╭─ Passage shown

Saturday, July 11, 2009
Ghostbusters: The Video Game (Xbox 360) — Full Review
I've enjoyed Ghostbusters: The Video Game a lot. The game looks like the Ghostbusters movie, with realistic (albeit rubbery) models of the original cast as they would have appeared about 20 years ago. All the Ghostbusters' equipment is faithfully recreated from the original movie props, and all returning characters are voiced by their original actors. The script was written by Dan Aykroyd and Harold Ramis (writers of both movies, and the actors who portray Ray Stantz and Egon Spengler respectively), and the majority of the background music is taken directly from Elmer Bernstein's score.
You control the nameless, voiceless "Rookie," a new recruit to the Ghostbusters whose purpose in the story is to test out the new experimental equipment Egon has invented, and to free up the other Ghostbusters so they can move the plot along. The story takes place in 1991, two years after Ghostbusters II (though strangely there are very few references outside of the first movie). A Gozer exhibit has opened in the Museum of Natural History, and a psychokinetic shockwave releases Slimer from his research containment case, and the Ghostbusters chase him back to the Sedgewick Hotel, his happy haunting grounds from the first film. Once you arrive, it becomes apparent that Slimer's not the only ghost wreaking havoc. What's worse, the spirit dimension seems to be crossing over into ours!
(As I played through the story, I realized two things: 1) With dozens of different types of ghosts and monsters, including some very large ones (the Stay-Puft Marshmallow Man), cross dimensional travel, and a variety of incredible powers and technologies, this is more or less the Ghostbusters movie Aykroyd wanted to make in 1984, before practical or affordable technology existed to create said effects. And 2) with all the rehash from Ghostbusters I (i.e. Slimer, Stay-Puft, Gozer, Ivo Shandor, the Sedgewick Hotel, Walter Peck, the Librarian ghost, Bernstein's score, etc.), this is what Ghostbusters II could have been like if Aykroyd, Ramis, and director Ivan Reitman hadn't strived for a more original story with the same characters and setting, instead of the common practice of basically copying the first movie for the sequel. Fortunately, by taking these familiar elements and making them interactive, it mostly justifies their repetition.)

╰─
╭─ Listing

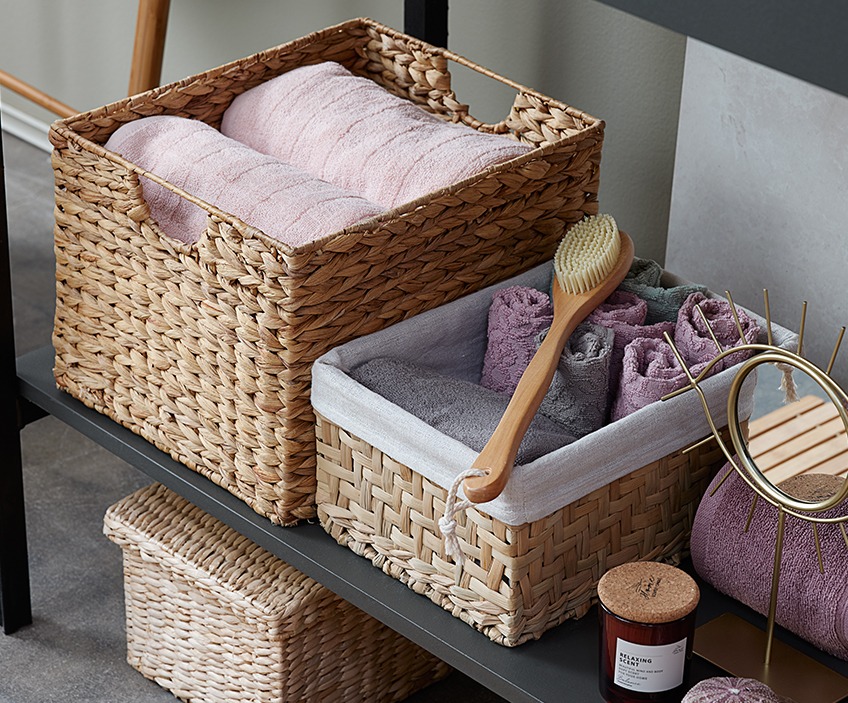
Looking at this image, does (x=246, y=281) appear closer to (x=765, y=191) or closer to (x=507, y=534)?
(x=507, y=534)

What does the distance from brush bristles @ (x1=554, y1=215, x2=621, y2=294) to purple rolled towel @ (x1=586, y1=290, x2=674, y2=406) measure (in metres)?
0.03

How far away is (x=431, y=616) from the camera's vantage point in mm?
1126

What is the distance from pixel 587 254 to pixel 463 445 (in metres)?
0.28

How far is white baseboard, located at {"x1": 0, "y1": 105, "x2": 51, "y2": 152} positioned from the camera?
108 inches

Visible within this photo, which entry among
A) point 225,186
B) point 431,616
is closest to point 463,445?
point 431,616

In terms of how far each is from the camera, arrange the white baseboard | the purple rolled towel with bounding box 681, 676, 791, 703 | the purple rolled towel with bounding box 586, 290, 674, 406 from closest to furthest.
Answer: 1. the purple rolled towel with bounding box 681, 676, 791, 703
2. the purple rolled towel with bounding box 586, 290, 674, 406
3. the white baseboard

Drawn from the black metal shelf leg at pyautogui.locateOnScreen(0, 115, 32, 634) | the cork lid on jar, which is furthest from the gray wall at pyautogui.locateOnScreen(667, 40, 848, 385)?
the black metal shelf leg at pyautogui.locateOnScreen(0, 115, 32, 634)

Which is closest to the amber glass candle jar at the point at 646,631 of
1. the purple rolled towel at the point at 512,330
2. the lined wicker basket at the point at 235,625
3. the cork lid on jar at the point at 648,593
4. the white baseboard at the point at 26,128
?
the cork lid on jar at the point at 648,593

╰─
╭─ Listing

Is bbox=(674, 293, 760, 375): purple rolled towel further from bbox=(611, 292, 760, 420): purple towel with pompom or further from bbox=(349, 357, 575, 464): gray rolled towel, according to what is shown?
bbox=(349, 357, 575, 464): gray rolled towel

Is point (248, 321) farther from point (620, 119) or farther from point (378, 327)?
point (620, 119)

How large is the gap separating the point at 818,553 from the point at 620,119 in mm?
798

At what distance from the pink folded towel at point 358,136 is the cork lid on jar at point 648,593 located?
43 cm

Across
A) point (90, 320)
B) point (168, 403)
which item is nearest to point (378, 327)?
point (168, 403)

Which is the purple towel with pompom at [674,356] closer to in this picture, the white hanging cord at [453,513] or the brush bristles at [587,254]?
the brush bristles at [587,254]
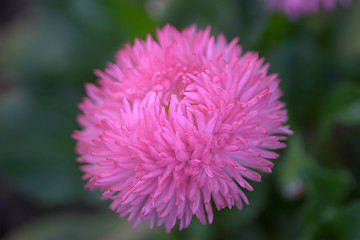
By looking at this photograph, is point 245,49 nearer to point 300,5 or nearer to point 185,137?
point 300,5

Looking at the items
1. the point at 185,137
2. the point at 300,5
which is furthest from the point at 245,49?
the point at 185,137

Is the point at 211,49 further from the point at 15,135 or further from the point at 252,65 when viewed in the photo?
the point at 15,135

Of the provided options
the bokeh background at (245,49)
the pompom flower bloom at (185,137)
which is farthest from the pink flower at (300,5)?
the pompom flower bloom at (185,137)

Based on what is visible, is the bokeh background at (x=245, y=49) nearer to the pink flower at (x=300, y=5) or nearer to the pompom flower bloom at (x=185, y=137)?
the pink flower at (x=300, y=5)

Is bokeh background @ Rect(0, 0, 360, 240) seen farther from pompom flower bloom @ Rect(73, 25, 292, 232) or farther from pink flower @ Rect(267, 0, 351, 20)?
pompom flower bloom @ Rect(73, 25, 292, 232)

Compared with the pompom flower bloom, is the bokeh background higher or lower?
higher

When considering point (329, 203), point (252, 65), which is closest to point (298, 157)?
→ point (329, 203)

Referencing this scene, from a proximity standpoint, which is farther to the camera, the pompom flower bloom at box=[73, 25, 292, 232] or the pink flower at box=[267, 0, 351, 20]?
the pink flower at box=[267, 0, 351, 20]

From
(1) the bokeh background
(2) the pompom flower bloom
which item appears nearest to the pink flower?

╰─

**Exercise instructions**
1. According to the Ghostbusters game review, in what year is the game's story set?
2. Pick up the Ghostbusters game review after its final sentence and keep writing it.
The records were taken from a separate source and are unrelated to the review.

**Expected responses**
1. 1991

2.
The best way I can describe the gameplay is Gears of War with Proton Packs. Action and capturing is presented in a third person, over-the-shoulder view. Busting ghosts is a three step process that involves weakening the ghost with one of your four different beams, capturing it in another, and leading it into the Ghost Trap. In between bustings, you'll use your PKE Meter to search for spirits, clues, and cursed artifacts, the latter of which open up additional upgrades for your equipment which can be purchased at any time in the pause menu. Aside from busting ghosts, you'll also solve puzzles, most of which are pretty straight forward — eventually your fellow Ghostbusters will give you tips, should you get stuck — but some can be pretty obtuse.
All things considered, I have to say the game itself is very good, but without the Ghostbusters license and Dan and Harold's sharp writing, I don't know if the gameplay would offer enough variety to warrant the purchase. If you're a Ghostbusters fan, there's plenty to love here. I do wish the game was a little bit longer. It took me about 7-7½ hours to complete on the casual difficulty. I think one more level would have helped fill out the experience. I would have liked to see a recreation of the deleted Fort Detmerring scene from the first movie. Maybe in DLC.
I've yet to try anything online, nor have I tried the stylized Wii version. I may amend this review slightly to include online later, and I'll write a separate review for the stylized version once I get to play it. As for my score right now, it applies only to the Xbox 360 single player game.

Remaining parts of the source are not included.